In case of Rahul Gandhi, his grandfather, Feroze Gandhi, had married Indira Nehru in August 1942 at a “Gandhian Vedic ceremony”, which as on that date did not have standing in law (it is said a civil registration took place later, but this is not verified in any account). At his mother’s insistence, Feroze had worn during the ceremony the Parsi holy thread, which was bestowed upon him during his Navjote (initiation) ceremony as a Parsi.
Feroze Gandhi’s biographer, the Swedish journalist Bertil Falk, in her well-researched tome, Feroze, The Forgotten Gandhi has chronicled the wedding as well as Feroze’s funeral in 1960. According to her, Feroze was cremated in Nigambodh Ghat and half of his ashes were immersed at the Sangam and the other half buried at the Parsi cemetery at Allahabad’s Rajapur Road. An Oothaamna ceremony as per Parsi custom was held for Feroze Gandhi at Allahabad’s Hotel Finaro on 10 September 1960. Falk describes the firebrand parliamentarian, who pioneered scam busting on Lok Sabha floor, as “non-religious”, who was neither a devoted Parsi nor had he converted to Hinduism. “Feroze and Indira’s sons, according to rules observed by the Parsis, may have been Parsis by birth but they were never Zoroastrians by choice,” Falk writes.
The controversy regarding Rahul’s gotra ironically was stirred up on 26 November (which is anniversary of the adoption of India’s Constitution) when he visited Pushkar after paying obeisance at the Ajmer dargah. He was described as a “Kaul-Dattatreya”, the gotra which Motilal Nehru had recorded when he went to Pushkar in 1924. Dattatreya denotes a sub-gotra derived from Atreya Rishi. Jawaharlal Nehru in 1945 and 1964; Indira Gandhi in 1980; Sanjay Gandhi months before his tragic death in April 1980, Rajiv Gandhi thrice during the decade of the 1980s and Rahul Gandhi himself in his previous visit in 2013 had used this identity while offering prayers. No controversy was stirred.

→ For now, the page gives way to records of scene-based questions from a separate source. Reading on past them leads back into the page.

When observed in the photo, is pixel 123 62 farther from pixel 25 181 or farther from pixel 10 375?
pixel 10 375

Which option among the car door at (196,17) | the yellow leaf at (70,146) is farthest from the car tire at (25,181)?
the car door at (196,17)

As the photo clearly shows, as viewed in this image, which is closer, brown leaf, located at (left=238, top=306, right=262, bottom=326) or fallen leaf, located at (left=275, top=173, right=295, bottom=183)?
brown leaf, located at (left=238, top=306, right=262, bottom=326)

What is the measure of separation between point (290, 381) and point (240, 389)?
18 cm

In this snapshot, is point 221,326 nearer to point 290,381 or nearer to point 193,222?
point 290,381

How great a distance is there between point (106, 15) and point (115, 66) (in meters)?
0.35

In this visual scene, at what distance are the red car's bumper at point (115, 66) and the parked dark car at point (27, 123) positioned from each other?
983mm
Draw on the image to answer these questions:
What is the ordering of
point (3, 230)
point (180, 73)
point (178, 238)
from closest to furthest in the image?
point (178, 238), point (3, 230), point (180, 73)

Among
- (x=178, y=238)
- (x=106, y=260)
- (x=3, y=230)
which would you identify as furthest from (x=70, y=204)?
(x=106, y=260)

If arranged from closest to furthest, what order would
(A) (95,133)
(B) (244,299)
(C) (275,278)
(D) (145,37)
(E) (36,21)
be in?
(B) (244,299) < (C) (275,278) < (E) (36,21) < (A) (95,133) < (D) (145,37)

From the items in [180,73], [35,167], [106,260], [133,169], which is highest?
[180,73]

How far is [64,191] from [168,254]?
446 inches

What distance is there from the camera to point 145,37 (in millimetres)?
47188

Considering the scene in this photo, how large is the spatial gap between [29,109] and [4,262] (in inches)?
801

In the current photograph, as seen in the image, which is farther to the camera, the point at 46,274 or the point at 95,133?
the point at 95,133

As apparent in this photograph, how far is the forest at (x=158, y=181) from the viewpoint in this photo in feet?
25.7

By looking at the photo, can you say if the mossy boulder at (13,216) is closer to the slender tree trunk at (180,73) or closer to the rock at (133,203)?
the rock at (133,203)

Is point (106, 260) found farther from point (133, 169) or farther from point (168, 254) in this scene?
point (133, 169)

The present brouhaha is the result of Congress drifting away from Nehruvian thought to adopt the aggressiveness of the Sangh Parivar to attract votes on communal lines. In his attacks on Narendra Modi, Rahul Gandhi borrows the acerbic tactics of Rammanohar Lohia and Raj Narain and his approach to religiosity seems to be skewed towards the viewpoint of Purushottam Das Tandon. If Congress is to find its feet and be relevant in the nation’s political discourse, Rahul Gandhi will have to adopt the Nehru-Gandhi adage.